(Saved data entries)
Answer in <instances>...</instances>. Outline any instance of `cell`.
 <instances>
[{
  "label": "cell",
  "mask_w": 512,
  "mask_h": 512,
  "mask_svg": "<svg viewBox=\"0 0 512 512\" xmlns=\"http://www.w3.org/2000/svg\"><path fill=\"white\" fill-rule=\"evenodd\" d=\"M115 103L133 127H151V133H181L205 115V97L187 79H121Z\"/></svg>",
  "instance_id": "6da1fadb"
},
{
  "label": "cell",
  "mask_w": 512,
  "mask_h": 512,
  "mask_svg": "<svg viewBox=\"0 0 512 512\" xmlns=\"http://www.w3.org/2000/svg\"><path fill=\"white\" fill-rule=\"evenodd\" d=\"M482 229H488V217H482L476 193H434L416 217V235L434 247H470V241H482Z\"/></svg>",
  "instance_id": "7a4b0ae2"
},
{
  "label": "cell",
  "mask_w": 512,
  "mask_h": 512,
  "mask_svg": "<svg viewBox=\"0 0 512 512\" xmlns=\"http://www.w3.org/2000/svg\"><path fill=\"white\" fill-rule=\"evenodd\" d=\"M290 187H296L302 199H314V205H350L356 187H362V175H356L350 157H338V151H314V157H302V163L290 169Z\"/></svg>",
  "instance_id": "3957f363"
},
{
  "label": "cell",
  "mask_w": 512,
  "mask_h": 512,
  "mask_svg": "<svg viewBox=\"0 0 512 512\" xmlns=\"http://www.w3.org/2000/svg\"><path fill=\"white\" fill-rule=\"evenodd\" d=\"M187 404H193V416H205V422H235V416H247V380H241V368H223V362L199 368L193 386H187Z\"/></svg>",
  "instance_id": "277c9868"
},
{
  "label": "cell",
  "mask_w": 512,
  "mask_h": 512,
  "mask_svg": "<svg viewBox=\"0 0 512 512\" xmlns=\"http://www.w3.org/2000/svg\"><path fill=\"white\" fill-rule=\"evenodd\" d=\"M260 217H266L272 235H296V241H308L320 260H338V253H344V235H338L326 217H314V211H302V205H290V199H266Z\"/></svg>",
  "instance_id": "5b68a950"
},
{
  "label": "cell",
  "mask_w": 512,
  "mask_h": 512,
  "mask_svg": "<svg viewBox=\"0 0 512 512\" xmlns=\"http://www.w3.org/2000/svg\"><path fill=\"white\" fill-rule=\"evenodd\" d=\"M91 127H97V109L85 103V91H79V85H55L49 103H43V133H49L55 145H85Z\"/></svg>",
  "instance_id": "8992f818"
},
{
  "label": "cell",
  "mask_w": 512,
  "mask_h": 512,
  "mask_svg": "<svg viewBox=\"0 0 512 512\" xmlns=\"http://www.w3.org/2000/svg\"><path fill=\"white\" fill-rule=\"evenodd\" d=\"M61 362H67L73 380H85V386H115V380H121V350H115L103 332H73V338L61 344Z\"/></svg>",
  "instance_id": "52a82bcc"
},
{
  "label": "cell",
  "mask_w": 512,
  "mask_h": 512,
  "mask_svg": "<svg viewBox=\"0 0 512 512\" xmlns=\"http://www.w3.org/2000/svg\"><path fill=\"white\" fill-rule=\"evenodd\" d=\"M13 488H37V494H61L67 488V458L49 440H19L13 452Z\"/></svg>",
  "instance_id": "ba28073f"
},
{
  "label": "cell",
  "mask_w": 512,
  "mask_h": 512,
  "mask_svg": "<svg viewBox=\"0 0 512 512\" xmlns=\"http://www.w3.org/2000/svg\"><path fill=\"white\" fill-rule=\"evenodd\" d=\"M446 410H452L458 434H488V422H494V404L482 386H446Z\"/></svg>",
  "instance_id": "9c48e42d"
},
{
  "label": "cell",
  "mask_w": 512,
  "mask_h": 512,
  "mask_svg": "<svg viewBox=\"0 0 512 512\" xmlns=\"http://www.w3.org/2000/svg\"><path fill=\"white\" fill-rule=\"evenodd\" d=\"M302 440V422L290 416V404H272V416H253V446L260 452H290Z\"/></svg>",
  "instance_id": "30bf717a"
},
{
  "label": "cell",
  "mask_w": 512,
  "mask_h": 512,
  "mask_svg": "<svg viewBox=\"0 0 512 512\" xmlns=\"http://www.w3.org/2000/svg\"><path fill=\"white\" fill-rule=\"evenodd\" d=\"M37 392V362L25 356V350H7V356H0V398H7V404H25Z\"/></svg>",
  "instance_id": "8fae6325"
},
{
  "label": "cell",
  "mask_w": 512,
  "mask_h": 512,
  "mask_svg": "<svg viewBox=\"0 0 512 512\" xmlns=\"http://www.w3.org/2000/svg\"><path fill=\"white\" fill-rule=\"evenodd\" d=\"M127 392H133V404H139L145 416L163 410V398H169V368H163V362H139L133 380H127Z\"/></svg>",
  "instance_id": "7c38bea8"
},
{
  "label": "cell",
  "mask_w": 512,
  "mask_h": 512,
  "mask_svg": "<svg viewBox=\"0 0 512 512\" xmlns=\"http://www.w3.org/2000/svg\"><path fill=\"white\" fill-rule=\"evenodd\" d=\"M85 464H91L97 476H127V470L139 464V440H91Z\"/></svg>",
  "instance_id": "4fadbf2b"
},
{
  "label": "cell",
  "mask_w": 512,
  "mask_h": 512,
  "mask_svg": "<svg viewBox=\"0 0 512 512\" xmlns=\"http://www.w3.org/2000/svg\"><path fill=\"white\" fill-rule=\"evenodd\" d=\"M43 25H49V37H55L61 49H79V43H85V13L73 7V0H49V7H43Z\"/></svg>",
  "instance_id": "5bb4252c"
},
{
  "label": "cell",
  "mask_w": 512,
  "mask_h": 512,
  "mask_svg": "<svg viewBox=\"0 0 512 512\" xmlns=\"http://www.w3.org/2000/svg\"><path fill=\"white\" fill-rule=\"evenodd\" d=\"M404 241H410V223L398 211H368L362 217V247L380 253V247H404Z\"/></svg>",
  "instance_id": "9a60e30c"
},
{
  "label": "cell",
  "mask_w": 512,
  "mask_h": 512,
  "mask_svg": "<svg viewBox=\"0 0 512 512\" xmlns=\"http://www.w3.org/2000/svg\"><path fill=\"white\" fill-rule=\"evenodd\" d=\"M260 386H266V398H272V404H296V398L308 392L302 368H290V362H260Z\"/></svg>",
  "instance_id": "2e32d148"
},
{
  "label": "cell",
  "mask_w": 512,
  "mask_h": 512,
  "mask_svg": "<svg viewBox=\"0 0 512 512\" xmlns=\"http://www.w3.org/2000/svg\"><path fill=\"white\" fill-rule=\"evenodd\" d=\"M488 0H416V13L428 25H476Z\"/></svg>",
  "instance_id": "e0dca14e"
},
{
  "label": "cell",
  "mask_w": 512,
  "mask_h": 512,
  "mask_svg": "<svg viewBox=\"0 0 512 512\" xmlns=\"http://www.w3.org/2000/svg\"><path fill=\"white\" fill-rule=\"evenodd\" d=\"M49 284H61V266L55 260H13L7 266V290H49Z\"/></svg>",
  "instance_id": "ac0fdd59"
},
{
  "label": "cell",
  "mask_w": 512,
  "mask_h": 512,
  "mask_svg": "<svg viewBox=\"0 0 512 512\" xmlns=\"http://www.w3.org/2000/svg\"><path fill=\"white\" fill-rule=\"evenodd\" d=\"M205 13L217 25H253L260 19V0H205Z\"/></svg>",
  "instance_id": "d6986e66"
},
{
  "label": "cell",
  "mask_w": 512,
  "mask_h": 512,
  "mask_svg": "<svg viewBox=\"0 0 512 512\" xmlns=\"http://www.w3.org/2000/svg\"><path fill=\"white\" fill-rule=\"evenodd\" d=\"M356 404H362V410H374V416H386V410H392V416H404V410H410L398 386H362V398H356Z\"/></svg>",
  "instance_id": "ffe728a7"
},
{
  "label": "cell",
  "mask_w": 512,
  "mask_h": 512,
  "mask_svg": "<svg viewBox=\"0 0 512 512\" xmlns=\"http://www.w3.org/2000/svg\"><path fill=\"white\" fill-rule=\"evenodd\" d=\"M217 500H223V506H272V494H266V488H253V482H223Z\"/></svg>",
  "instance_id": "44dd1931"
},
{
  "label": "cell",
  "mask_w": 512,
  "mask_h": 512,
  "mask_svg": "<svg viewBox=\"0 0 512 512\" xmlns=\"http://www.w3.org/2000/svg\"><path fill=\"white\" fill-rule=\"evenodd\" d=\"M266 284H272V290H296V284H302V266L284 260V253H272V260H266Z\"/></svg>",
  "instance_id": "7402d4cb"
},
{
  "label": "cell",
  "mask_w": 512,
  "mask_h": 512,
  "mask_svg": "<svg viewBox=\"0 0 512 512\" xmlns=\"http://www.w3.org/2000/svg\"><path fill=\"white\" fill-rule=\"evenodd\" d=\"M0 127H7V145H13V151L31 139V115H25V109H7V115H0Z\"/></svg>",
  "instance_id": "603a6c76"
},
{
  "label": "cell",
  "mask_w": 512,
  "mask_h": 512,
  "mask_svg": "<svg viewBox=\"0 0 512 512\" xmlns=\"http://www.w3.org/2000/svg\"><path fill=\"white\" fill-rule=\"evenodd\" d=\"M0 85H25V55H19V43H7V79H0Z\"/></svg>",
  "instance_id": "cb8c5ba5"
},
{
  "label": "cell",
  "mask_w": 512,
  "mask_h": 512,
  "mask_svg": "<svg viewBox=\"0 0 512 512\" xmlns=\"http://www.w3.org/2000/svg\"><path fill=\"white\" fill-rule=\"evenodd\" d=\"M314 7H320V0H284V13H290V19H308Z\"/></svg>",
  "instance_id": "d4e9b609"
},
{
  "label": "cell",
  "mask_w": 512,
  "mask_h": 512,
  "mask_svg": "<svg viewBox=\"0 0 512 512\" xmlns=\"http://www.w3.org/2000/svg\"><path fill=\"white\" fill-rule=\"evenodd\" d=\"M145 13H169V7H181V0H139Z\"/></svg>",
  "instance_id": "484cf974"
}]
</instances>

**Short exercise**
Rewrite the stretch from the start of the rows through the line containing "362H67L73 380H85V386H115V380H121V350H115L103 332H73V338L61", replacing "mask_svg" with "outline_svg" and leaving everything else as it is.

**Output for this task**
Answer in <instances>...</instances>. Outline any instance of `cell`.
 <instances>
[{
  "label": "cell",
  "mask_w": 512,
  "mask_h": 512,
  "outline_svg": "<svg viewBox=\"0 0 512 512\" xmlns=\"http://www.w3.org/2000/svg\"><path fill=\"white\" fill-rule=\"evenodd\" d=\"M115 103L133 127H151V133H181L205 115V97L187 79H121Z\"/></svg>",
  "instance_id": "6da1fadb"
},
{
  "label": "cell",
  "mask_w": 512,
  "mask_h": 512,
  "outline_svg": "<svg viewBox=\"0 0 512 512\" xmlns=\"http://www.w3.org/2000/svg\"><path fill=\"white\" fill-rule=\"evenodd\" d=\"M482 229H488V217H482L476 193H434L416 217V235L434 247H470V241H482Z\"/></svg>",
  "instance_id": "7a4b0ae2"
},
{
  "label": "cell",
  "mask_w": 512,
  "mask_h": 512,
  "outline_svg": "<svg viewBox=\"0 0 512 512\" xmlns=\"http://www.w3.org/2000/svg\"><path fill=\"white\" fill-rule=\"evenodd\" d=\"M290 187H296L302 199H314V205H350L356 187H362V175H356L350 157H338V151H314V157H302V163L290 169Z\"/></svg>",
  "instance_id": "3957f363"
},
{
  "label": "cell",
  "mask_w": 512,
  "mask_h": 512,
  "outline_svg": "<svg viewBox=\"0 0 512 512\" xmlns=\"http://www.w3.org/2000/svg\"><path fill=\"white\" fill-rule=\"evenodd\" d=\"M187 404H193V416H205V422H235V416H247V380H241V368H223V362L199 368L193 386H187Z\"/></svg>",
  "instance_id": "277c9868"
},
{
  "label": "cell",
  "mask_w": 512,
  "mask_h": 512,
  "outline_svg": "<svg viewBox=\"0 0 512 512\" xmlns=\"http://www.w3.org/2000/svg\"><path fill=\"white\" fill-rule=\"evenodd\" d=\"M260 217H266L272 235H296V241H308L320 260H338V253H344V235H338L326 217H314V211H302V205H290V199H266Z\"/></svg>",
  "instance_id": "5b68a950"
},
{
  "label": "cell",
  "mask_w": 512,
  "mask_h": 512,
  "outline_svg": "<svg viewBox=\"0 0 512 512\" xmlns=\"http://www.w3.org/2000/svg\"><path fill=\"white\" fill-rule=\"evenodd\" d=\"M91 127H97V109L85 103V91H79V85H55L49 103H43V133H49L55 145H85Z\"/></svg>",
  "instance_id": "8992f818"
},
{
  "label": "cell",
  "mask_w": 512,
  "mask_h": 512,
  "outline_svg": "<svg viewBox=\"0 0 512 512\" xmlns=\"http://www.w3.org/2000/svg\"><path fill=\"white\" fill-rule=\"evenodd\" d=\"M61 362H67L73 380H85V386H115V380H121V350H115L103 332H73V338L61 344Z\"/></svg>",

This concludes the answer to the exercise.